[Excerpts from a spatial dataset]
————————
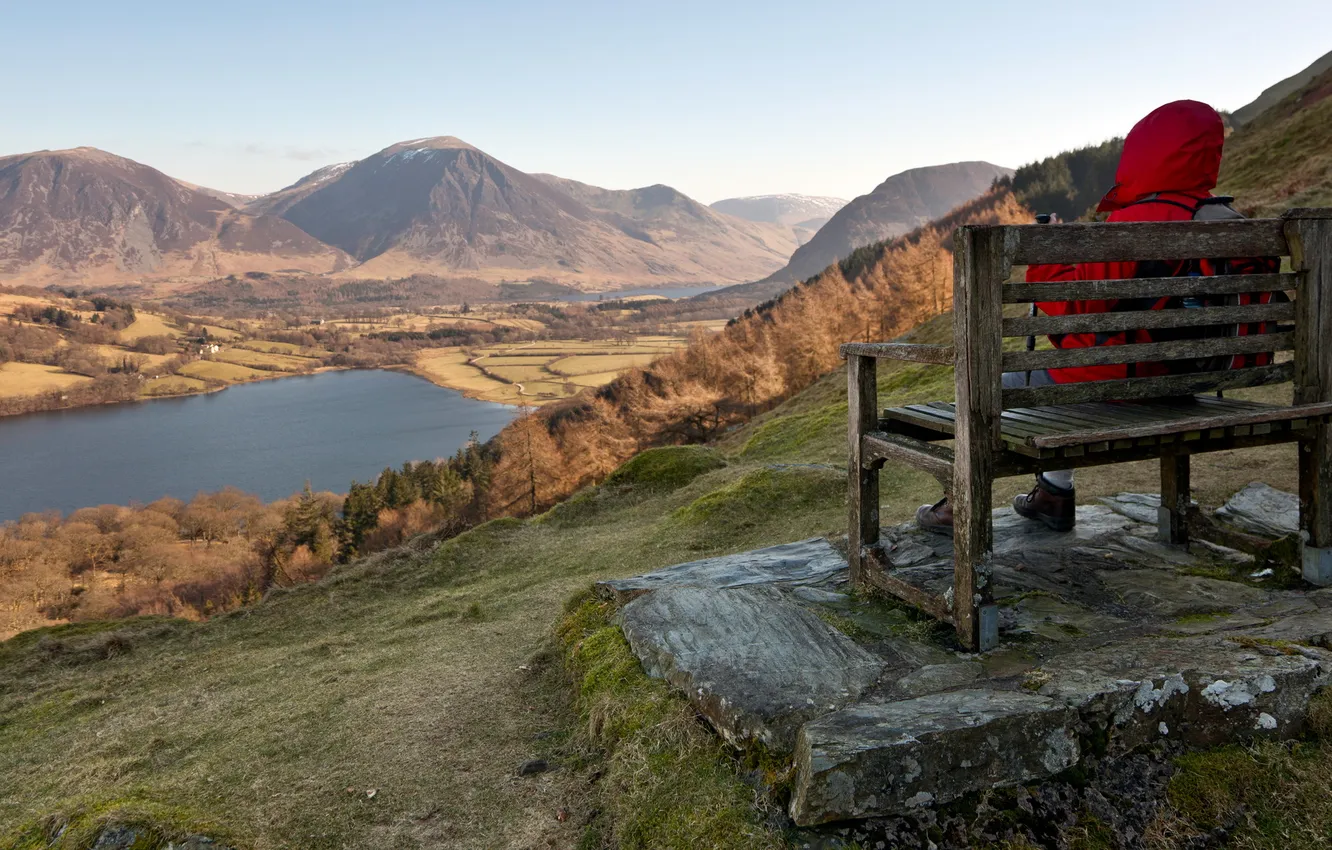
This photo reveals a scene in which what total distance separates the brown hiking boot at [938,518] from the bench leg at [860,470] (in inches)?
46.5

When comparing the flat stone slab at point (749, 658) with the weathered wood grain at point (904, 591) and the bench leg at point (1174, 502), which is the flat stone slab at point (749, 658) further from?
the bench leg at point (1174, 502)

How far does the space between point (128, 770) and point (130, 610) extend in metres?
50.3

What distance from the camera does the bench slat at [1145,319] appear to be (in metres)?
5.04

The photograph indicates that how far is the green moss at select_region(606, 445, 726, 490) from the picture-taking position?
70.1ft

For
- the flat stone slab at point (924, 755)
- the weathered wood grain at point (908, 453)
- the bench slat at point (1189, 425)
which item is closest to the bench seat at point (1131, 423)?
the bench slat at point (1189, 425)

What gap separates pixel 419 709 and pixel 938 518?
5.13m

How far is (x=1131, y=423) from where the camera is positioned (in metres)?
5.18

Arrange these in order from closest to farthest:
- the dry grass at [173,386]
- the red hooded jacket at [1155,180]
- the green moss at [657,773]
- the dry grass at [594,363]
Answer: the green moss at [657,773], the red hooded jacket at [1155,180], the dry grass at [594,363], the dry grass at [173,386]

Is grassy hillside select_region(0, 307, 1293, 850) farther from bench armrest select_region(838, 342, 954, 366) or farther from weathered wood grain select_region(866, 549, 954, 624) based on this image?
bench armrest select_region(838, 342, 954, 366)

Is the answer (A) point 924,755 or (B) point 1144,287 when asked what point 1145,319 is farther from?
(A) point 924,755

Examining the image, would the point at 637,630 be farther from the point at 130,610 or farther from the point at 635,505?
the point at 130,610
————————
Requirement:
Rewrite the listing with "weathered wood grain" replaced by "weathered plank" wherever it occurs, leaving everything else unchanged. Omit the pictures from your version.

Completed exercise:
This photo reveals a scene in which what total distance separates the brown hiking boot at [938,518] from the bench leg at [860,470] (in inches)?
46.5

When comparing the flat stone slab at point (749, 658) with the weathered plank at point (904, 591) and the bench leg at point (1174, 502), which is the flat stone slab at point (749, 658) further from?
the bench leg at point (1174, 502)

How far does the space between point (128, 770) and point (130, 610) extend in metres?
50.3

What distance from the camera does the bench slat at [1145,319] appear to be (in metres)?
5.04

The photograph indicates that how far is the green moss at select_region(606, 445, 726, 490) from the picture-taking position?
70.1ft

For
- the flat stone slab at point (924, 755)
- the weathered plank at point (908, 453)
- the bench slat at point (1189, 425)
which item is closest to the bench seat at point (1131, 423)?
the bench slat at point (1189, 425)

What gap separates pixel 419 709 and pixel 938 518?
5.13m

How far is (x=1131, y=423) from where the camera is positioned (in metres)?
5.18

Arrange these in order from closest to farthest:
- the dry grass at [173,386]
- the red hooded jacket at [1155,180]
- the green moss at [657,773]
- the dry grass at [594,363]
Answer: the green moss at [657,773], the red hooded jacket at [1155,180], the dry grass at [594,363], the dry grass at [173,386]

Is grassy hillside select_region(0, 307, 1293, 850) farther from bench armrest select_region(838, 342, 954, 366) or farther from weathered plank select_region(866, 549, 954, 624) based on this image?
bench armrest select_region(838, 342, 954, 366)

Is the answer (A) point 924,755 or (B) point 1144,287 when asked what point 1145,319 is farther from?
(A) point 924,755

Examining the image, would the point at 637,630 be farther from the point at 130,610 or farther from the point at 635,505?
the point at 130,610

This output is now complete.